2018 brought many accomplishments that we should absolutely celebrate, but last year also included a devastating statistic that we cannot ignore: In the United States, more than 8,500 human trafficking cases were reported to the National Human Trafficking Hotline (NHTH) in the last 12 months alone. According to the NHTH, for the first half of 2018, there were 36 human trafficking cases reported in Alabama. There are nearly 25 million victims of human trafficking worldwide, and until this number is zero, we have work to do.
This problem is out of control, and I am glad to report that President Trump has designated the month of January 2019 as National Slavery and Human Trafficking Prevention Month. In recent weeks, he has signed into law four bills that demonstrate our commitment to ending human trafficking and bringing these criminals to justice. Most recently, the President signed S. 1862, the Trafficking Victims Protection Reauthorization Act, which tightens criteria for whether countries are meeting standards for eliminating trafficking.
Last month, President Trump signed into law the Abolish Human Trafficking Act, which strengthens programs supporting survivors and increases resources for combatting this modern-day form of slavery. Here in Alabama, there are several organizations that provide shelter, transitional housing, and other services to individuals who have been trafficked. You can visit www.enditalabama.org/resources to learn more about these critical resources available to survivors in our state.
The President also recently signed the Frederick Douglass Trafficking Victims Prevention and Protection Reauthorization Act.

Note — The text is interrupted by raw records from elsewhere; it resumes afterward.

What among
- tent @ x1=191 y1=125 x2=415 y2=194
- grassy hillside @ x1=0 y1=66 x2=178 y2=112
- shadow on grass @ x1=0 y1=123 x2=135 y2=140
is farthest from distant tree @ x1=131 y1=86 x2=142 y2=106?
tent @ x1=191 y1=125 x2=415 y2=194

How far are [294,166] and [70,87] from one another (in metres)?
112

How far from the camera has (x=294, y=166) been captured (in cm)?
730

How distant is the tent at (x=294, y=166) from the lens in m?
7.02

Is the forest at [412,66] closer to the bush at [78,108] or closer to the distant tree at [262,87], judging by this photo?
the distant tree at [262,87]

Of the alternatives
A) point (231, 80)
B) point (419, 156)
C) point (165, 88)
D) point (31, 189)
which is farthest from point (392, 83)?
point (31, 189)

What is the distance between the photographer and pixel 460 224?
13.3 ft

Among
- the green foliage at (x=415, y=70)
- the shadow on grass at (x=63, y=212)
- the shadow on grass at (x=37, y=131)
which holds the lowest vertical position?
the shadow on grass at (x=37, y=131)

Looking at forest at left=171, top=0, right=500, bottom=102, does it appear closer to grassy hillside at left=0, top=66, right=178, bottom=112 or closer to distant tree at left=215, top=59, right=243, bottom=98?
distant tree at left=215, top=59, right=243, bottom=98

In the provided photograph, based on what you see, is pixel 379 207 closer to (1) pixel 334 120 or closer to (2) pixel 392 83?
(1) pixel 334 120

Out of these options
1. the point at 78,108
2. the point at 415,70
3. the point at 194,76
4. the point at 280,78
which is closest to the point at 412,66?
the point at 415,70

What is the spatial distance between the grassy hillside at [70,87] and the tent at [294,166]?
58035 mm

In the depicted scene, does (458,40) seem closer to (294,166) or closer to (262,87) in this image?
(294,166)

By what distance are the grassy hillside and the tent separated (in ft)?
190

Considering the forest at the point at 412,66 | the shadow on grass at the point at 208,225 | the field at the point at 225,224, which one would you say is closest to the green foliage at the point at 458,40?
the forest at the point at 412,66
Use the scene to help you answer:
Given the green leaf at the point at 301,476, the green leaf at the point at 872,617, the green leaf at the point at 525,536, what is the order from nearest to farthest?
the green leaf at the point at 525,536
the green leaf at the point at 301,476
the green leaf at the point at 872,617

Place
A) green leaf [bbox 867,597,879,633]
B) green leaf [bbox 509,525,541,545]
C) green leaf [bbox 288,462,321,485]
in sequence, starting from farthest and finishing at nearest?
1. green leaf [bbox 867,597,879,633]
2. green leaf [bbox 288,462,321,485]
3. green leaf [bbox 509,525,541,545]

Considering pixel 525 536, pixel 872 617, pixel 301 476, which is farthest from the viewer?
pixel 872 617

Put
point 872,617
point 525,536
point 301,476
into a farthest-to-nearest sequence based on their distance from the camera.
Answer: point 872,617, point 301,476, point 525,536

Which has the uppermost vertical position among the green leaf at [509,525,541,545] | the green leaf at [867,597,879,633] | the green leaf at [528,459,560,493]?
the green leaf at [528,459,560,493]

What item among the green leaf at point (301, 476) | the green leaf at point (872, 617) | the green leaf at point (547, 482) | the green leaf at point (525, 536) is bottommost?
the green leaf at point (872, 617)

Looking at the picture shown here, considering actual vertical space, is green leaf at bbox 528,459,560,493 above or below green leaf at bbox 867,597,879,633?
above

This legislation authorizes $430 million to fight sex and labor trafficking.
Finally, President Trump signed into law S. 1312, the Trafficking Victims Protection Act, to establish new prevention, prosecution, and collaboration initiatives to bring human traffickers to justice swiftly. It is imperative that we hold these criminals responsible for their heinous crimes, and I am proud of this measure to do so.

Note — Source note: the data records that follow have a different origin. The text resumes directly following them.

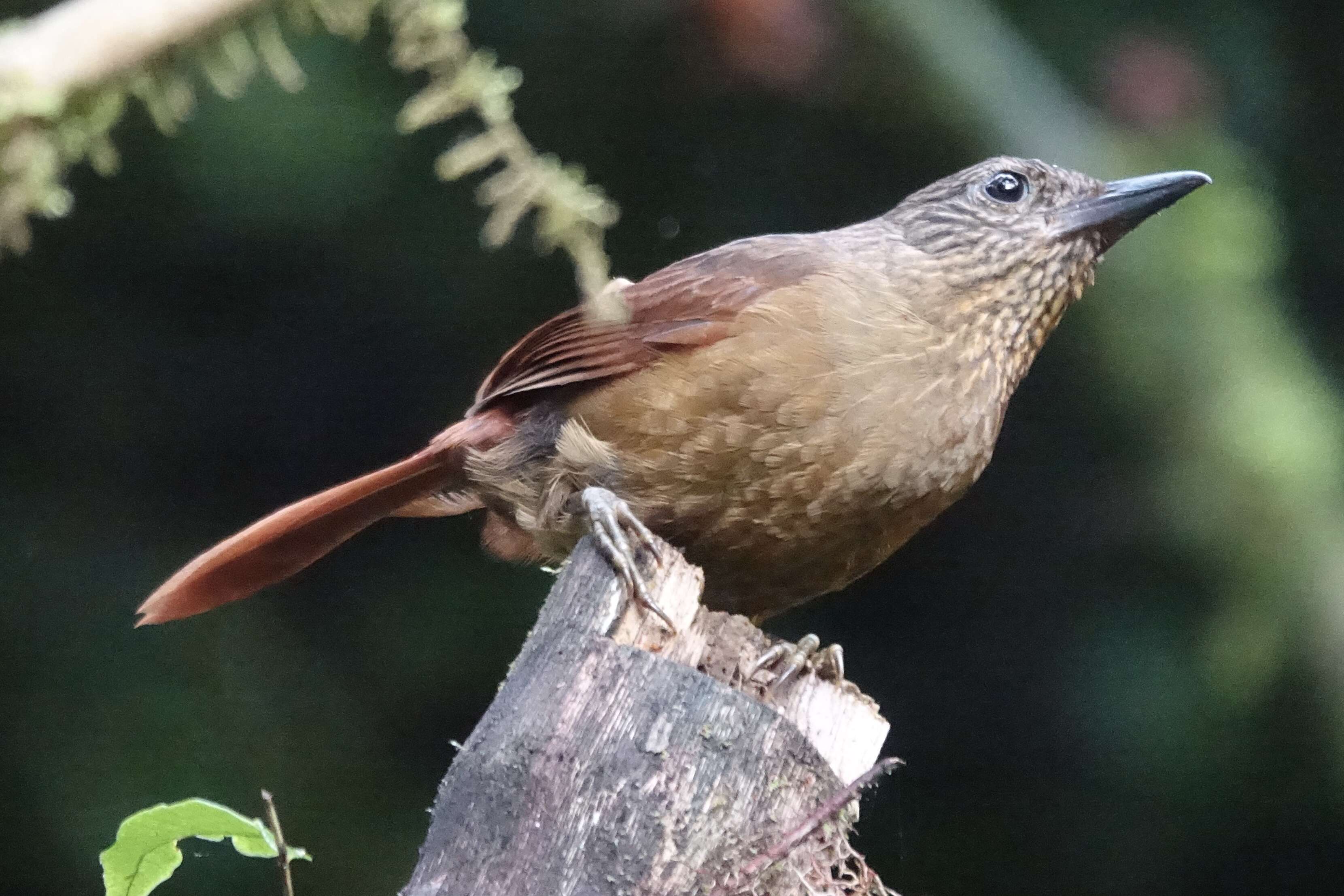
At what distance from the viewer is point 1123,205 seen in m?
2.60

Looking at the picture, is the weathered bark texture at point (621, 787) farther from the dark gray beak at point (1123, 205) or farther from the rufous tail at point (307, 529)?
the dark gray beak at point (1123, 205)

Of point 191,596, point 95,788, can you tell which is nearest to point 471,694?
point 95,788

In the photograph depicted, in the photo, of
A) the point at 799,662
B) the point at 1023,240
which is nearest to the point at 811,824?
the point at 799,662

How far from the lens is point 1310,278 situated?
11.3ft

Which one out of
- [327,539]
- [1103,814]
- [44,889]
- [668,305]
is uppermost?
[668,305]

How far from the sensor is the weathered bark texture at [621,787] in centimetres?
155

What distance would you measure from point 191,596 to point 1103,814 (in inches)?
86.4

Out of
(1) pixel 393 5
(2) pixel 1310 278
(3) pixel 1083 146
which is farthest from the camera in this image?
(2) pixel 1310 278

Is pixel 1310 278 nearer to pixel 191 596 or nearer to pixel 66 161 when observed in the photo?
pixel 191 596

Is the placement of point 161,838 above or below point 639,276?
below

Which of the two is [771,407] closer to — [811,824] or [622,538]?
[622,538]

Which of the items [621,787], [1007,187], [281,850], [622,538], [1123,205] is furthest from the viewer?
[1007,187]

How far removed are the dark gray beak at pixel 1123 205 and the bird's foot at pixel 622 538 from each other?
0.99m

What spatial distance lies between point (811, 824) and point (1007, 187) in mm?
1472
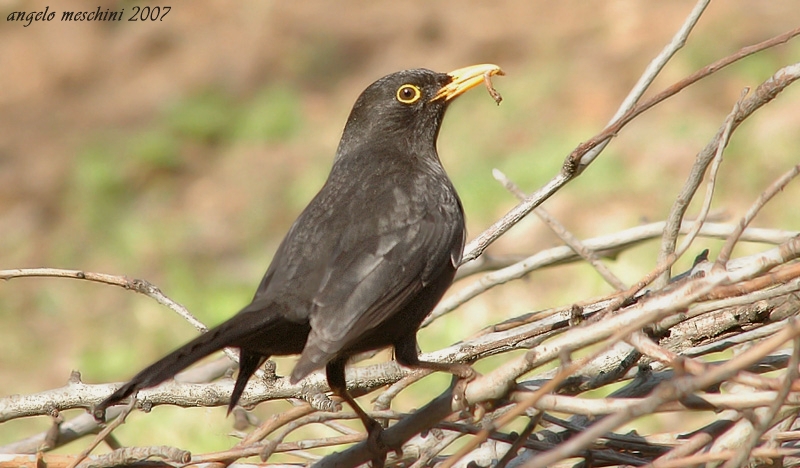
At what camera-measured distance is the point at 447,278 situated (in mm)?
3672

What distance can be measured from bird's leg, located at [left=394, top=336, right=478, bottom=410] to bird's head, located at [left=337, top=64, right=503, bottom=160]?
4.03 feet

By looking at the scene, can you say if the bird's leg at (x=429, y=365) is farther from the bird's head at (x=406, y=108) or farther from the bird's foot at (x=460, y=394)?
the bird's head at (x=406, y=108)

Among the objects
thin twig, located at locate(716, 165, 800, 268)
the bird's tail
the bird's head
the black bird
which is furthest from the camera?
the bird's head

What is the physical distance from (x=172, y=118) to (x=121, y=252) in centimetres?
260

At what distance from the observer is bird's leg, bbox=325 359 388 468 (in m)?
3.15

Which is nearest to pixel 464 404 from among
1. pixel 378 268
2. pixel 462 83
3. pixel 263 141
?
pixel 378 268

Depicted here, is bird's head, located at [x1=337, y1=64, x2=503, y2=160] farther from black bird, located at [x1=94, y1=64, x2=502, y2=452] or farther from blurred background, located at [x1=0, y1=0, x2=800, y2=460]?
blurred background, located at [x1=0, y1=0, x2=800, y2=460]

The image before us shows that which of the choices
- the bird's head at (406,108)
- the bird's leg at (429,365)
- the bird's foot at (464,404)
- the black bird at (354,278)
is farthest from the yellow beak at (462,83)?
the bird's foot at (464,404)

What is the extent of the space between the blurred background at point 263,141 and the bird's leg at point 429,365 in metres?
2.78

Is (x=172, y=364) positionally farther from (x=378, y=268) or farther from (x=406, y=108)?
(x=406, y=108)

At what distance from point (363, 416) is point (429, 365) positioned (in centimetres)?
29

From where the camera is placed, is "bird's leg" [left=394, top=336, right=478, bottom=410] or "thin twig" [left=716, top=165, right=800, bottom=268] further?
"bird's leg" [left=394, top=336, right=478, bottom=410]

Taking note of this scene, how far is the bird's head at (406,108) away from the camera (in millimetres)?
4574

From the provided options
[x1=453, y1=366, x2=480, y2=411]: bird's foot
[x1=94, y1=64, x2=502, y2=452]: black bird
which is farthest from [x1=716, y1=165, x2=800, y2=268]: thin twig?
[x1=94, y1=64, x2=502, y2=452]: black bird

Human trafficking is plaguing our country, but the underground nature of the problem often makes it difficult for authorities to estimate the full scale of its impact. Still, it happens in our communities every single day in plain sight, and it is our responsibility to tackle the issue head-on. It is especially important that we act quickly when we see these crimes occur. If at any point you have information or believe you see something questionable, immediately call the Alabama State Bureau of Investigation at (334) 242-1142 or file a report online atwww.app.alea.gov/SAR. The National Human Trafficking Hotline can be reached by calling 1-888-373-7888.

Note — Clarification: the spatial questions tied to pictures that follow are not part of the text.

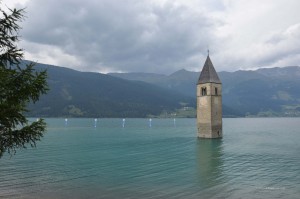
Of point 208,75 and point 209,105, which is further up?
point 208,75

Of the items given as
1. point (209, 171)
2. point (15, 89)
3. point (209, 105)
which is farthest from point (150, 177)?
point (209, 105)

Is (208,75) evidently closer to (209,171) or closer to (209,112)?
(209,112)

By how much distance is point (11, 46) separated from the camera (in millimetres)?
14008

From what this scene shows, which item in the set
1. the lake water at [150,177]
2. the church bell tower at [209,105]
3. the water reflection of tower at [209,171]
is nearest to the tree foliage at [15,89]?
the lake water at [150,177]

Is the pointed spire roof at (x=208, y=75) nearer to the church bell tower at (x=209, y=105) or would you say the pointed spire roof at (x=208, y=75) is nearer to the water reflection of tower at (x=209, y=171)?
the church bell tower at (x=209, y=105)

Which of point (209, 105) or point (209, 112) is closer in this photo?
point (209, 112)

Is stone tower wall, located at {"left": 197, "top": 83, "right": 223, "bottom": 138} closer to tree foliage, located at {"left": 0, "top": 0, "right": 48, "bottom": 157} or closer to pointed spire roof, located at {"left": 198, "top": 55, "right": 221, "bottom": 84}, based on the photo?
pointed spire roof, located at {"left": 198, "top": 55, "right": 221, "bottom": 84}

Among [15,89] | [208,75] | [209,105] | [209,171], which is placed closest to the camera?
[15,89]

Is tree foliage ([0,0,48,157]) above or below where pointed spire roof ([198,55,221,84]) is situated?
below

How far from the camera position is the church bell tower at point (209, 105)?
231 feet

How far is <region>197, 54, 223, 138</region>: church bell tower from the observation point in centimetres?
7031

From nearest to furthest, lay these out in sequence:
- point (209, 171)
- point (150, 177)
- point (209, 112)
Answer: point (150, 177), point (209, 171), point (209, 112)

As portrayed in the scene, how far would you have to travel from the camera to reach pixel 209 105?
70.1 metres

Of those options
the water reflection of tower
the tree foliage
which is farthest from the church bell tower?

It’s hard to grasp the severity of a problem that often goes unseen, and it is especially difficult to combat it. That’s why I am very grateful that Congress and the Trump Administration are working together to make real strides towards addressing this humanitarian crisis. We must continue to make it crystal clear that this horrendous form of modern-day slavery has no place in the United States and that we are committed to fighting it every step of the way.